You know, you know, they have a track record of doing that. And, yeah, that's you're just doing busy work, you know.

Joe:

Right. You had a lot of click throughs, you're not gonna get a whole lot of ground moved on trying to do that. But it did work for a company who was able to get Adobe to change some terms in order to favor the the buying company.

Rick:

Really? Yeah.

Justin:

That's a

Joe:

big deal. Yeah.

Justin:

Adobe's gone downhill though.

Rick:

So Ever since they ever since they signed that contract. Yeah. Right.

Justin:

Yeah. That's funny. Alright. We good? We're good.

Justin:

Yeah. We have one more topic here. Is that the next one here? Which one are we talking about?

Joe:

Well, we we skipped over the one that I thought

Rick:

you were interested in.

Joe:

I'm not sure if you wanna hit that one.

Justin:

So no. I think we're good with that. So Department of War or Defense or War? This is Which one do you guys like better?

Joe:

I don't like change, so Yeah. Was gonna say, I like staying with what it was, but it's

Rick:

I get that. I'm always a fan of the throwback jerseys.

Justin:

Yeah.

Joe:

Yeah. So But this this document's labeled Department of War.

Justin:

Yeah. The retro jerseys, you know, and everything. Yeah.

Joe:

Part of the document's labeled Department of War, but then you look at the at the the sub documents that you can link from and they still say DOD on them.

Justin:

Mhmm. Gotcha. Well, let's introduce it, you know, into this. Joe, you wanna take this one?

Joe:

Yeah. I'll kick it off. So Department of War announces the new cybersecurity risk management construct, which is essentially a new way for taking a look at what the military should be doing in the field when they're doing risk assessments. And the the it's supposed to be better because the and it's called the cybersecurity risk management construct, which is just a weird name in itself.

Rick:

Right? Right.

···

GOAL: Reproduce verbatim the part of the transcript between "Yeah. We have" and "were interested in.", inclusive.

DATASET EXTRACT:
···

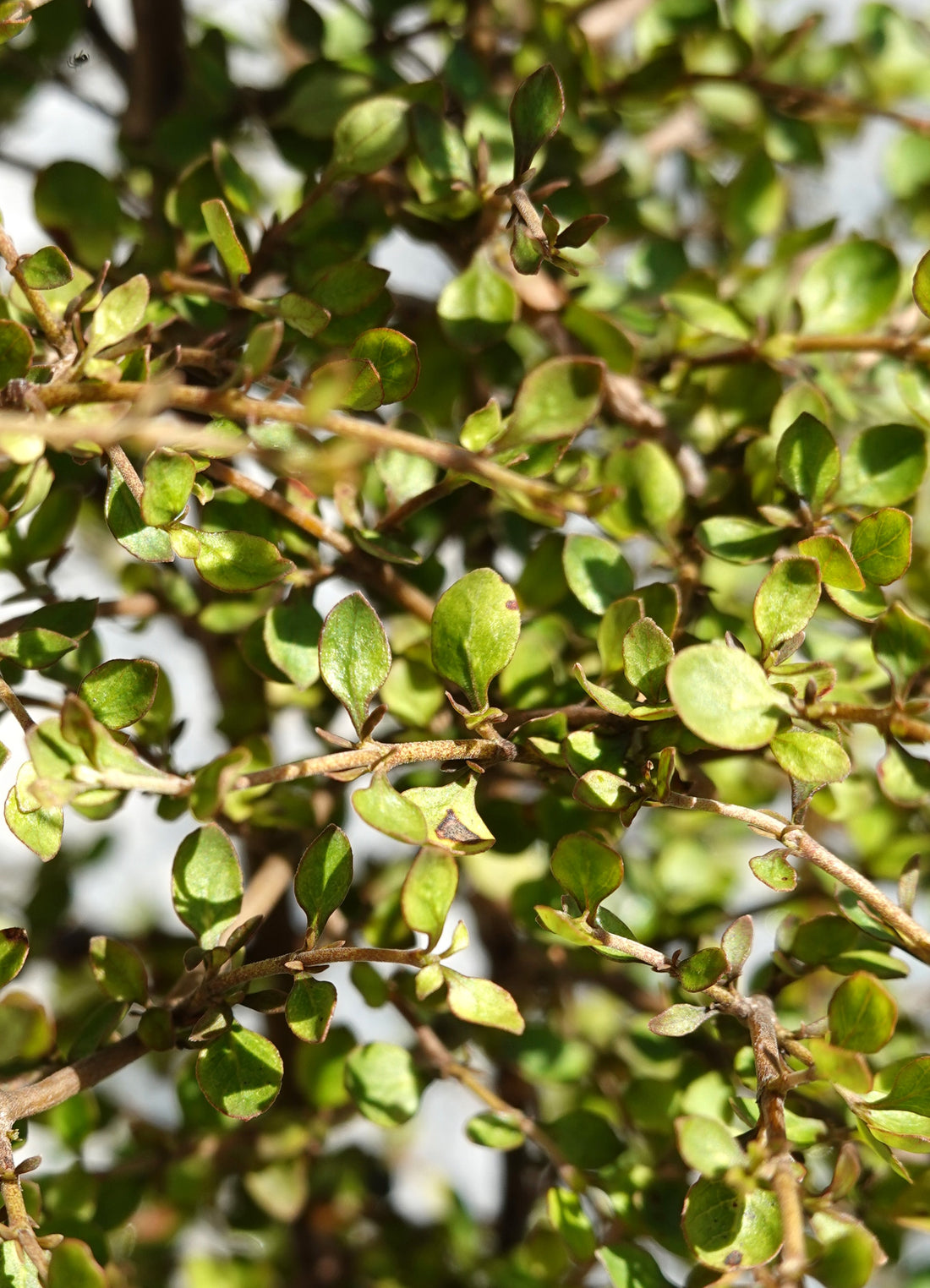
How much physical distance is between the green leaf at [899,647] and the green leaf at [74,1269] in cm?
28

···

COMPLETE OUTPUT:
Yeah. We have one more topic here. Is that the next one here? Which one are we talking about?

Joe:

Well, we we skipped over the one that I thought

Rick:

you were interested in.